In Go , a type may have methods set associated with it. Method set of a type determines the interfaces that that type implements and the methods  that can be called using a receiver of that type.

When dealing with method set, some few rules must be followed namely:

  1. The method set of an interface type is its interface
  2. The methods set of any type T consist of all the methods declared with receiver type T.
  3. The method set of a corresponding pointer type *T is the set of all methods declared  with receiver *T or T.
  4. If you have a T and it is addressable you can call methods that have a receiver type of *T as well as methods that have a receiver type of T, because the method call t.Meth() will be equivalent to (&t).Meth()
  5. If you have a T and it isn't addressable (for instance, the result of a function call, or the result of indexing into a map), Go can't get a pointer to it, so you can only call methods that have a receiver type of T, not *T.

Example

package main

import "log"

type Animal interface {
	// The method set of an interface type is its interface
	Walk()
}

type Cat struct {
	name string
}

// A method of type T
func (c Cat) Walk() {
	log.Println("Animal name:", c.name)
}

// A method of type *T
func (c *Cat) changeName(newName string) {
	c.name = newName
}

func main() {
	c1 := &Cat{name: "Tom"} // Pointer type
	c2 := Cat{name: "Katie"}

	// c1 with pointer receiver : Has all methods attached to both *Car(pointer) and Cat(Non-pointer)
	c1.changeName("Tommy")
	// C1 has access to Walk() method although Walk() method expect a pointer receiver
	c1.Walk()
	// c2 non-pointer receiver: // c2 with value receiver : Has all methods attached to Cat(Non-pointer)
	c2.changeName("Kate")
	c2.Walk()
}

Output

2022/06/14 16:58:28 Animal name: Tommy
2022/06/14 16:58:28 Animal name: Kate

In the above example we define an Animal{}interface with a single method Walk(). Any type that wants to implement the Animal{} interface must have the Walk() method hence.
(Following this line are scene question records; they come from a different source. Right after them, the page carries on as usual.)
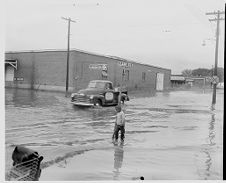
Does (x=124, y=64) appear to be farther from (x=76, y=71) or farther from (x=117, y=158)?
(x=117, y=158)

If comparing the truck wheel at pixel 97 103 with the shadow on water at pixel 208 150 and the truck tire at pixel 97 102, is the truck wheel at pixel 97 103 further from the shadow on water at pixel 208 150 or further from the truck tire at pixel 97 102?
the shadow on water at pixel 208 150

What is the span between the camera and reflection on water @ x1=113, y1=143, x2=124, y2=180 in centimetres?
512

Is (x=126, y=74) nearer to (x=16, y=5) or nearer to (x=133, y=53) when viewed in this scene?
(x=133, y=53)

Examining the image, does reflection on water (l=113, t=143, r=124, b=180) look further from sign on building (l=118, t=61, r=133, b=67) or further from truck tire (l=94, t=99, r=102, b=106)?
truck tire (l=94, t=99, r=102, b=106)

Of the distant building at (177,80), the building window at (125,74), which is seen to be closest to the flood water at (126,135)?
the distant building at (177,80)

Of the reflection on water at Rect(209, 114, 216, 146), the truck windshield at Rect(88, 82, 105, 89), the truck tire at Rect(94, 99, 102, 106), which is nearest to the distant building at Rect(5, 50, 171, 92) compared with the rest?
the truck windshield at Rect(88, 82, 105, 89)

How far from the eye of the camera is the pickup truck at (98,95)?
7969 mm

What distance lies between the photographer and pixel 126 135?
312 inches

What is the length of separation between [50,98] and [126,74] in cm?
230

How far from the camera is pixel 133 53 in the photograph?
7043 millimetres

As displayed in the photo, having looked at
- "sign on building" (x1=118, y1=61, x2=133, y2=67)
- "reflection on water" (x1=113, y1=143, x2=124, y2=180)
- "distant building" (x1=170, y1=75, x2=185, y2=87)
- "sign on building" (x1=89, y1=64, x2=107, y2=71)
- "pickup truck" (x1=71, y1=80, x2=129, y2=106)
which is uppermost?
"sign on building" (x1=118, y1=61, x2=133, y2=67)

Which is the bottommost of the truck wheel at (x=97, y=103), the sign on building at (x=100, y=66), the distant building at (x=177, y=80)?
the truck wheel at (x=97, y=103)

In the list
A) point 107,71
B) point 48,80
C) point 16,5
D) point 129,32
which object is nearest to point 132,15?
point 129,32

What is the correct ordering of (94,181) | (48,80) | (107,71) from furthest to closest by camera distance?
(48,80), (107,71), (94,181)
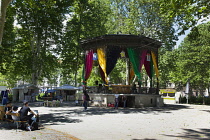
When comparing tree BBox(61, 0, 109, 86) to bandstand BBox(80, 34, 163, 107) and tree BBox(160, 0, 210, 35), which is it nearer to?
bandstand BBox(80, 34, 163, 107)

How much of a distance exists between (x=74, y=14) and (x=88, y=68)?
1805cm

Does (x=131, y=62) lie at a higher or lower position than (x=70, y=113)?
higher

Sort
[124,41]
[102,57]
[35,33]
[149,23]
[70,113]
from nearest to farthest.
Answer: [70,113]
[124,41]
[102,57]
[35,33]
[149,23]

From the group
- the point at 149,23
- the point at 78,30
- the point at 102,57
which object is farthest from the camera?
the point at 78,30

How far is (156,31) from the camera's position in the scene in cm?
3241

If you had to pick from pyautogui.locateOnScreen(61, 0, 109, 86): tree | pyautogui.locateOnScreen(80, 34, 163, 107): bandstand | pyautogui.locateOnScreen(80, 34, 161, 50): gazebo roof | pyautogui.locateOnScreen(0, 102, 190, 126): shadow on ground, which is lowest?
pyautogui.locateOnScreen(0, 102, 190, 126): shadow on ground

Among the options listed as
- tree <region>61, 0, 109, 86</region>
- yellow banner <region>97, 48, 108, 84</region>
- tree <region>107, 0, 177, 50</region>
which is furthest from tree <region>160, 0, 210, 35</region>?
tree <region>61, 0, 109, 86</region>

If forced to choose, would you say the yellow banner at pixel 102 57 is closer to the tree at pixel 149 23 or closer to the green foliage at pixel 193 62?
the tree at pixel 149 23

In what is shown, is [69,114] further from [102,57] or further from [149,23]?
[149,23]

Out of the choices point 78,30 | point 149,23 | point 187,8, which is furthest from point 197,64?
point 187,8

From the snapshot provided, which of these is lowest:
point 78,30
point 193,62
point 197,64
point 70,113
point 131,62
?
point 70,113

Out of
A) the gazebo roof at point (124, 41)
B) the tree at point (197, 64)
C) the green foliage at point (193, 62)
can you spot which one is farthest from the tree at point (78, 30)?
the tree at point (197, 64)

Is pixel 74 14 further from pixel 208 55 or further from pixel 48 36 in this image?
pixel 208 55

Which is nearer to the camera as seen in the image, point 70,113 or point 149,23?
point 70,113
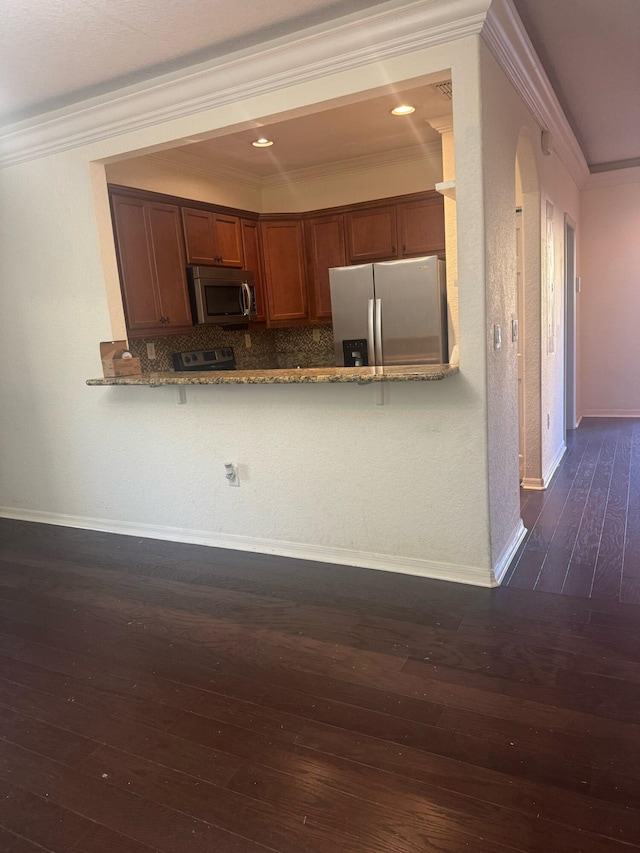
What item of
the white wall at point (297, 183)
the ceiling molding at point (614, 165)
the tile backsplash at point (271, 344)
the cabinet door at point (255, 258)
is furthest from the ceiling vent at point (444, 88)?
the ceiling molding at point (614, 165)

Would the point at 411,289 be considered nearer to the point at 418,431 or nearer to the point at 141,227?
the point at 418,431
Using the above example, c2 is a value type and it should not have access to changeName()  method, because changeName() takes a pointer receiver (The methods set of c2 consist of all the methods declared with receiver type c2)

To get access to changeName(), c2 applies the 4th rule (If you have a T and it is addressable you can call methods that have a receiver type of *T as well as methods that have a receiver type of T, because the method call t.Meth()will be equivalent to (&t).Meth()

 

Summary

Go pointers are magical in that they allow us to get access to different memory addresses easily. Go pointers also allow us to change the value of a variable anywhere in our code by just using the pointer to that value. This feature comes with an advantage because we do not need to make copies of variables in order to change their value. This results in good memory management and fast execution speeds in our programs.